(EXERCISE AIM)
Would you quote the material below in full and unchanged?

Rows from a dataset
* begin *

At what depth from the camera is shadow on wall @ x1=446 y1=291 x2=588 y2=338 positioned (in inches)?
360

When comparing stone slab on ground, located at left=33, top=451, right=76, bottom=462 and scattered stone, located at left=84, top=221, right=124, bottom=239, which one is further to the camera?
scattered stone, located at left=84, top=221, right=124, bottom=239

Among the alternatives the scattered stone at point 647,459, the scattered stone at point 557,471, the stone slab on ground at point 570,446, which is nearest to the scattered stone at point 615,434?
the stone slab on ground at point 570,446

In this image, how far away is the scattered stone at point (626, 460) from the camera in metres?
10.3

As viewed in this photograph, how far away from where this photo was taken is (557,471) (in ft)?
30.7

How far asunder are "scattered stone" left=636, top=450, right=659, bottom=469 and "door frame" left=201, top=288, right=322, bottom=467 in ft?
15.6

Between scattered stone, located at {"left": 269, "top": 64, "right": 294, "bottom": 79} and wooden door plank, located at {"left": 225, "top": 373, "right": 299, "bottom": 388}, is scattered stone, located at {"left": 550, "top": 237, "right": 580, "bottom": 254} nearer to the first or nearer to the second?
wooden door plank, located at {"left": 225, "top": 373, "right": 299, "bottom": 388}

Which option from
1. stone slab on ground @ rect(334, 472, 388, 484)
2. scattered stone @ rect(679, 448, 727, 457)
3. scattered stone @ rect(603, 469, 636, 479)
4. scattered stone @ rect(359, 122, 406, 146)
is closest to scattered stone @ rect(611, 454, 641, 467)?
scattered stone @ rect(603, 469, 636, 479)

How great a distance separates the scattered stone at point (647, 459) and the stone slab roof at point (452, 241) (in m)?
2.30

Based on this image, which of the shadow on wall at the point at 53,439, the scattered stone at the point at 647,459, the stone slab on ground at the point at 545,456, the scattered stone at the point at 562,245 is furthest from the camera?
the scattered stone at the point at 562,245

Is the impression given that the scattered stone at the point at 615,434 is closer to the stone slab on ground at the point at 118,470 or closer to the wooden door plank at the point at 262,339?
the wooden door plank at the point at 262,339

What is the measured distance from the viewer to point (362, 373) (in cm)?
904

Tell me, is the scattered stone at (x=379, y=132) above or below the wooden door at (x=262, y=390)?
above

* end *

(SOLVED PROBLEM)
At what depth from the camera is shadow on wall @ x1=446 y1=291 x2=588 y2=338 positioned (in inches)?
360

When comparing stone slab on ground, located at left=33, top=451, right=76, bottom=462 and scattered stone, located at left=84, top=221, right=124, bottom=239, which one is further to the camera?
scattered stone, located at left=84, top=221, right=124, bottom=239

Among the alternatives the scattered stone at point 647,459, the scattered stone at point 557,471, the stone slab on ground at point 570,446, which is nearest to the scattered stone at point 615,434?
the stone slab on ground at point 570,446

In this image, how far away is the scattered stone at point (626, 460) from the camera in metres?
10.3

As viewed in this photograph, how far away from where this photo was taken is (557,471) (in ft)?
30.7

How far asunder are "scattered stone" left=636, top=450, right=659, bottom=469 and "door frame" left=201, top=288, right=322, bottom=467 in ft?
15.6

Between scattered stone, located at {"left": 269, "top": 64, "right": 294, "bottom": 79} and wooden door plank, located at {"left": 225, "top": 373, "right": 299, "bottom": 388}, is scattered stone, located at {"left": 550, "top": 237, "right": 580, "bottom": 254} nearer to the first or nearer to the second?
wooden door plank, located at {"left": 225, "top": 373, "right": 299, "bottom": 388}

Which option from
1. stone slab on ground @ rect(334, 472, 388, 484)
2. scattered stone @ rect(679, 448, 727, 457)
3. scattered stone @ rect(603, 469, 636, 479)
4. scattered stone @ rect(359, 122, 406, 146)
is closest to scattered stone @ rect(611, 454, 641, 467)?
scattered stone @ rect(603, 469, 636, 479)

How great a distance separates the scattered stone at point (647, 459) and the stone slab roof at point (452, 241) (in m)?
2.30

Based on this image, which of the shadow on wall at the point at 53,439, the scattered stone at the point at 647,459, the stone slab on ground at the point at 545,456, the scattered stone at the point at 562,245 is furthest from the camera?
the scattered stone at the point at 562,245

Is the impression given that the scattered stone at the point at 615,434 is closer to the stone slab on ground at the point at 118,470 or closer to the wooden door plank at the point at 262,339?
the wooden door plank at the point at 262,339

What is the measured distance from the viewer to point (362, 373) (in cm)?
904

Tell me, is the scattered stone at (x=379, y=132) above or below the wooden door at (x=262, y=390)?
above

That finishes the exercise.